Start of DOCUMENT SEGMENT

Frédéric Pham (born 17 November 1938 in Saigon) is a Vietnamese-French mathematician and mathematical physicist. He is known for the Brieskorn-Pham manifolds (explicit examples of exotic spheres).

==Education and career==
Pham studied from 1957 to 1959 at the École polytechnique. From 1961 to 1969 he worked at Saclay Nuclear Research Centre, where he developed his doctoral thesis. In addition, during those years, he attended the seminar conducted by René Thom at the Institut des Hautes Études Scientifiques (IHES). In 1969 Pham received his Ph.D. with supervisor Raymond Stora from Saclay with thesis Singularités des processus de diffusion multiple. He became in 1970 a professor at the University of Nice Sophia Antipolis and retired there in 2001 as professor emeritus. He was a visiting professor in Hanoi for the academic year 1979–1980. He was a frequent visitor at the Institut Fourier in Grenoble.

His research deals with analytic singularities of Feynman integrals, Landau singularities in S-matrix theory, singularities of systems of plane algebraic curves, microlocal analysis, function theory of several complex variables, semiclassical approximations in quantum mechanics, and Sato's hyperfunctions. Pham in the 1960s applied Thom's methods of differential topology to Landau singularities and in the 1970s worked with Bernard Teissier on singularities of systems of plane algebraic curves.

In 1970 he was an Invited Speaker at the ICM in Nice with talk (Fractions lipschitziennes et saturation de Zariski des algèbres analytiques complexes).

==Sources==
- André Voros and Bernard Malgrange Les travaux de Frédéric Pham, Parts 1,2, Annales de l’Institut Fourier, vol. 53, 2003, p. 957, Publications de Frédéric Pham

==Selected publications==
- Singularities of integrals. Homology, hyperfunctions and microlocal analysis, Springer Verlag, 2011.

End of DOCUMENT SEGMENT

#### CHECK YOUR UNDERSTANDING
(a) Answer from the biography:
(i) Where and when was Pham born?
(ii) Who supervised his Ph.D.?
(iii) At which event did he give a talk as an Invited Speaker in 1970?
(b) According to the biography, what is Pham known for, and how does it describe that work?
(c) What research areas does the biography list for Pham? Name all of them.
Use only the biography to answer.

Start of DATA PROVIDED

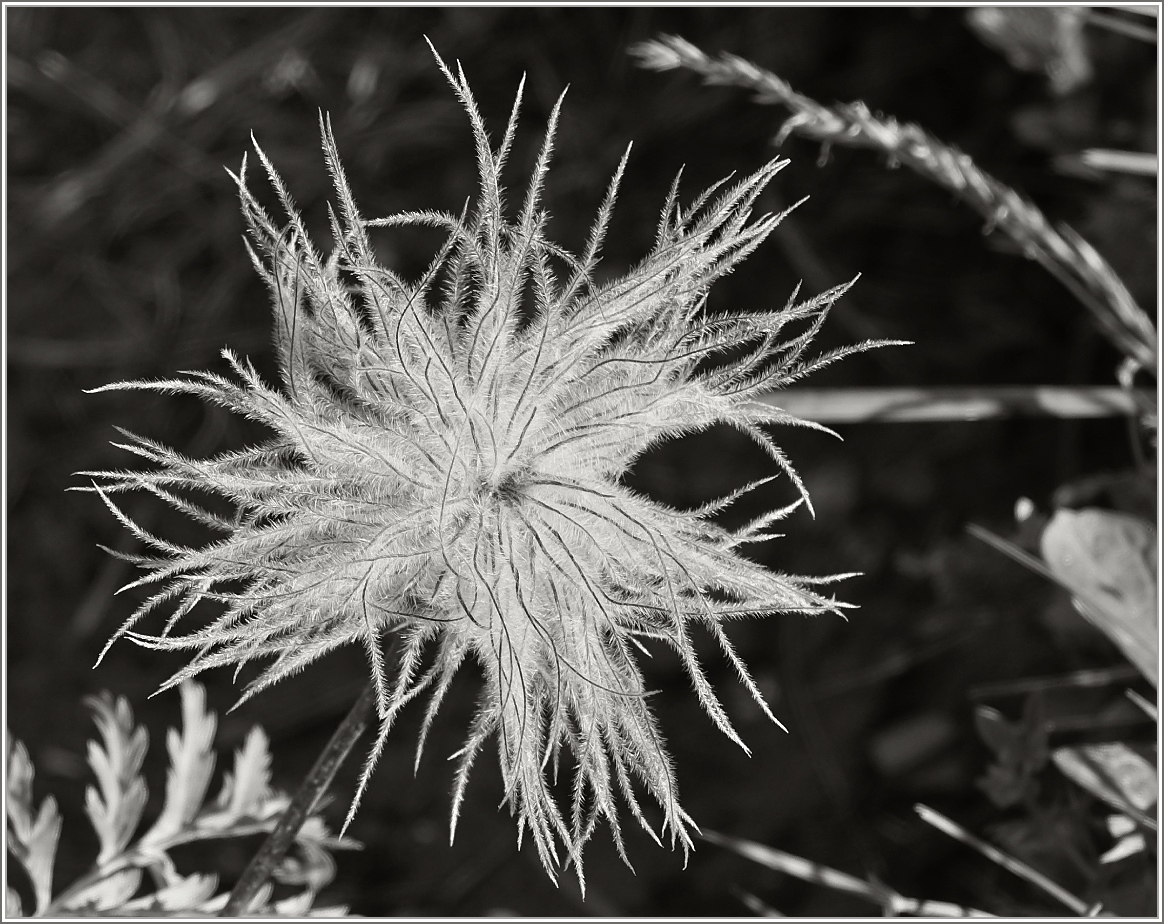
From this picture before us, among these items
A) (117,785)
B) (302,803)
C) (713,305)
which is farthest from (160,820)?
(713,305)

End of DATA PROVIDED
Start of DATA PROVIDED

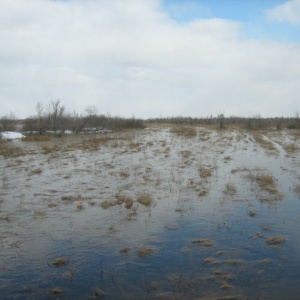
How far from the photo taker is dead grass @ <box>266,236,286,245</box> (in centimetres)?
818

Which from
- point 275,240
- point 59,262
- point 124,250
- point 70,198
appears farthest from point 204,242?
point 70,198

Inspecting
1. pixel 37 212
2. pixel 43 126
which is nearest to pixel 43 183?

End of DATA PROVIDED
Start of DATA PROVIDED

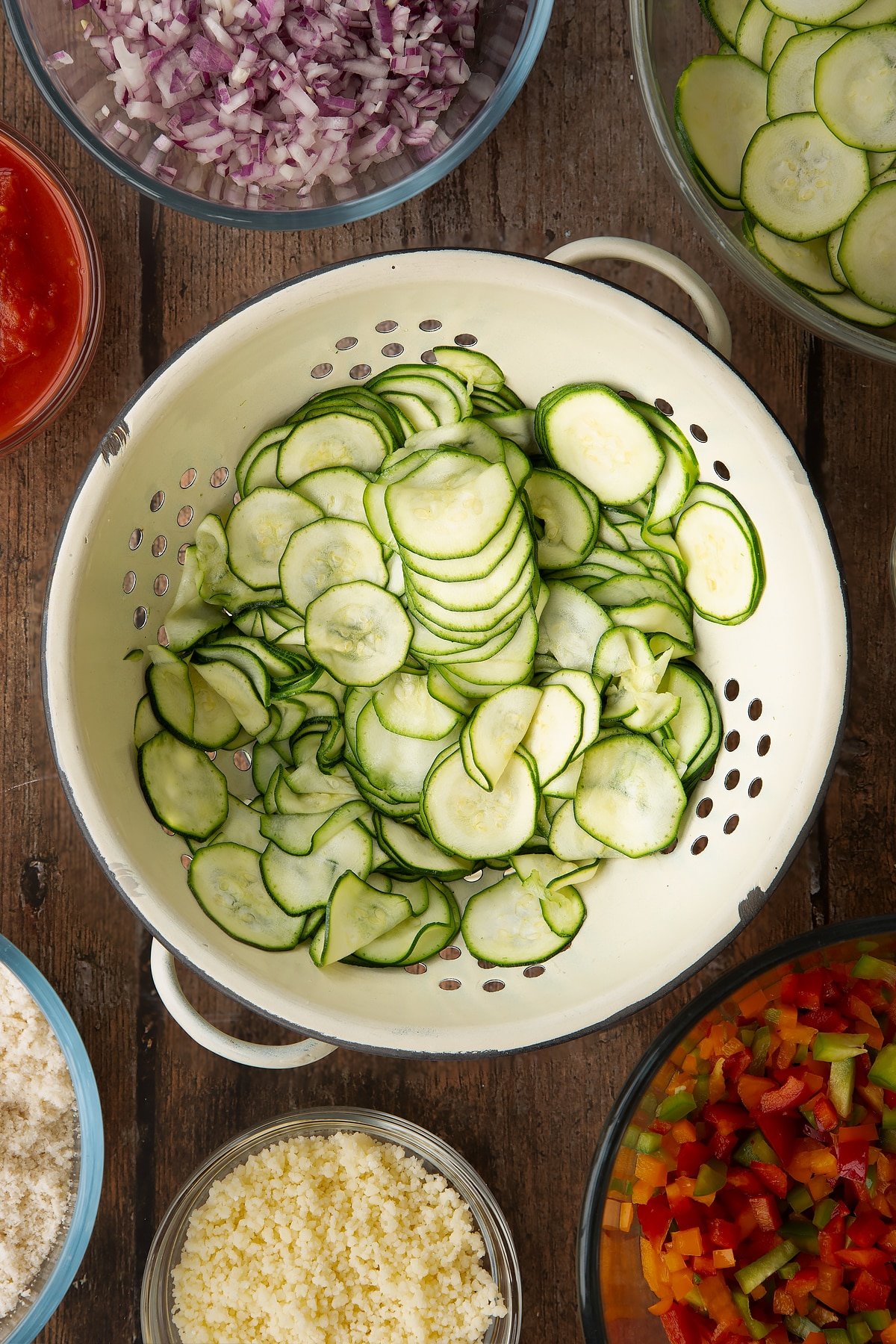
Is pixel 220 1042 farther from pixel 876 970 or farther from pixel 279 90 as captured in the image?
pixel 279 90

End of DATA PROVIDED

#### OUTPUTS BY TASK
(a)
(i) He was born in Saigon on 17 November 1938.
(ii) Raymond Stora supervised it.
(iii) He spoke at the ICM in Nice.

(b) He is known for the Brieskorn-Pham manifolds. The biography describes them as explicit examples of exotic spheres.

(c)
- Analytic singularities of Feynman integrals
- Landau singularities in S-matrix theory
- Singularities of systems of plane algebraic curves
- Microlocal analysis
- Function theory of several complex variables
- Semiclassical approximations in quantum mechanics
- Sato's hyperfunctions